Не поддавайтесь лени и не забывайте, что есть на свете такое существо, как я, и проч.

Письмо V

Москва, февраль 1730–1731.

Мадам,

очень любезно с Вашей стороны проявить беспокойство обо мне, и я избавила бы Вас от него скорее, если бы разрешили отправлять почту. Я отправляю это письмо с курьером, которого снаряжает министр, так как не знаю, дойдет ли письмо почтой, хотя сейчас, кажется, все вошло в обычную колею. Когда я писала последний раз, весь свет (имею в виду здешний свет) готовился к пышной свадьбе; она, назначенная на 19 января, приближалась. 6 января ежегодно устраивается торжественная церемония, которую русские называют «освящение воды», и воспроизводит обряд крещения нашего Спасителя Св. Иоанном. По обычаю, государь находится во главе войск, которые выстраиваются в этот день на льду. Несчастная хорошенькая избранница императора должна была в тот день показаться народу. Она проехала мимо моего дома с гвардией и свитой — такой пышной, какую только можно себе представить. Она сидела одна в открытых санях, одетая так же, как на церемонии обручения, а император (в соответствии с обычаем этой страны) стоял позади ее саней. Не припомню другого столь холодного дня, и я с ужасом думала о том, что нужно ехать на обед ко двору, куда все были приглашены и собирались для встречи юных государя и государыни при возвращении. Они пробыли среди войск на льду четыре часа. Как только они вошли в зал, император пожаловался на головную боль. Сначала причиной сочли воздействие холода, но после нескольких повторных жалоб призвали его доктора, который сказал, что император должен лечь в постель, так как он очень болен. Поэтому все разошлись. Княжна весь день была задумчива и осталась такою же при этом случае. Она попрощалась со своими знакомыми, как и принимала их, с серьезной любезностью (если можно так выразиться). На следующий день у императора появилась оспа, а 19-го, в день, назначенный для его женитьбы, около трех часов утра он умер. Я полагаю, большинство людей в городе бодрствовали в ту ночь; мы по крайней мере не спали, поскольку еще с вечера стало известно, как он плох, и никто не мог сказать, каковы будут последствия, так как были возможны большие разногласия относительно престолонаследия.

Около девяти утра императрицей была провозглашена вдовствующая герцогиня Курляндская[63]. Она — вторая дочь царя Ивана, старшего брата Петра I. Этот царь Иван оставил трех дочерей. Старшая замужем за герцогом Мекленбургским, и когда его изгнали из его владений, она вернулась сюда, где и находится со своей единственной дочерью.
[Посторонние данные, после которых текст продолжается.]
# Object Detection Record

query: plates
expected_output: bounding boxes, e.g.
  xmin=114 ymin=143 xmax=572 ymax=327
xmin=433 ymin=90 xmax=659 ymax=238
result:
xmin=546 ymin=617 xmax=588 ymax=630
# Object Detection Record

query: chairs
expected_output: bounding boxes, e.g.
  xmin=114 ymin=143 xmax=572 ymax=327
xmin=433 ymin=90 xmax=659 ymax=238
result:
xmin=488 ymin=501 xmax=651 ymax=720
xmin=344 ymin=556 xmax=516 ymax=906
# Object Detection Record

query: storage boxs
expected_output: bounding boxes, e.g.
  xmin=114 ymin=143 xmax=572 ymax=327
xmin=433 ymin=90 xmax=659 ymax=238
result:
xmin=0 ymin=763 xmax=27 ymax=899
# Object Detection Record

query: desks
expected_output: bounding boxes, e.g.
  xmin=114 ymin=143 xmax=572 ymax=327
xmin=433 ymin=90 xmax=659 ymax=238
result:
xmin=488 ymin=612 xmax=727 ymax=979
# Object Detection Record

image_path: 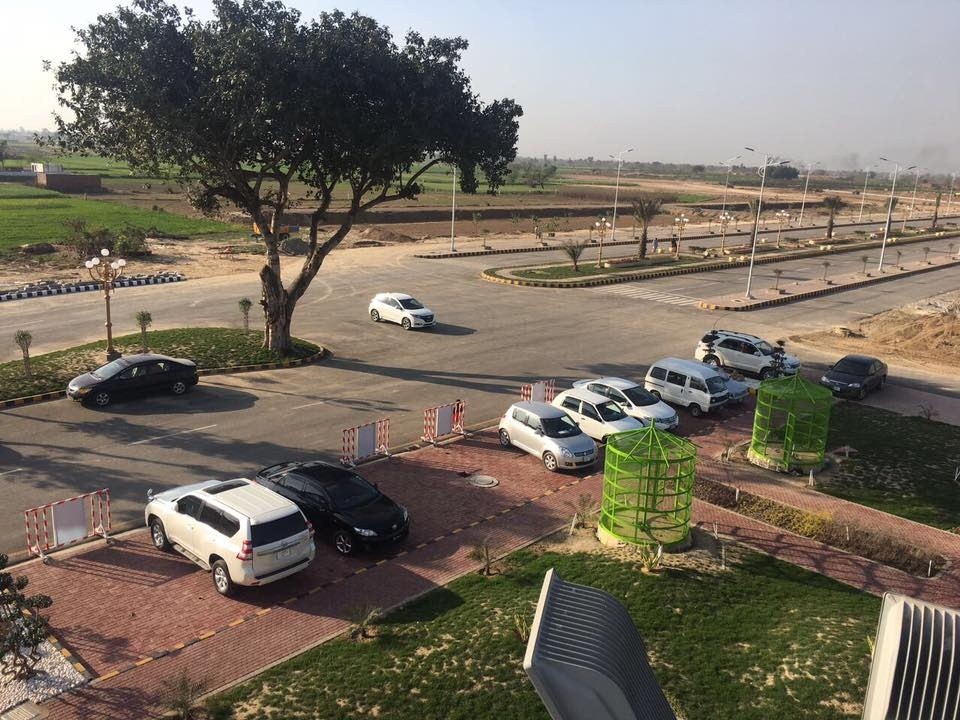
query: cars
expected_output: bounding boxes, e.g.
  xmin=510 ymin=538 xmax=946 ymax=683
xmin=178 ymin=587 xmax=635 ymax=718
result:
xmin=65 ymin=352 xmax=200 ymax=410
xmin=368 ymin=292 xmax=437 ymax=331
xmin=497 ymin=399 xmax=599 ymax=472
xmin=572 ymin=375 xmax=680 ymax=432
xmin=550 ymin=387 xmax=645 ymax=446
xmin=818 ymin=354 xmax=889 ymax=401
xmin=255 ymin=458 xmax=411 ymax=557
Вторая была замужем за покойным герцогом Курляндским, который прожил не более шести недель после своей женитьбы; она остается вдовой. Третья — до сих пор здесь, незамужем. Так как род Петра I по мужской линии пресекся, обратились к наследницам его старшего брата. Причиной, по которой обошли старшую сестру, явилось то, что у нее есть супруг, к тому же беспокойный. Новая императрица находится в Курляндии, но скоро ее ожидают здесь. Я думаю, Ваше доброе сердце обеспокоено судьбой юной бедняжки, которую разлучили с любимым человеком, а теперь она лишена даже слабой награды — величия. Мне говорят, что она переносит это героически. Она говорит, что скорбит о потере как подданная империи, но как частное лицо радуется, поскольку кончина императора избавила ее от больших мук, чем могли бы выдумать величайший деспот или самая изобретательная жестокость. К своей будущей судьбе она вполне безразлична. Ей представляется, что, преодолев свое увлечение, она с легкостью вынесет все телесные страдания.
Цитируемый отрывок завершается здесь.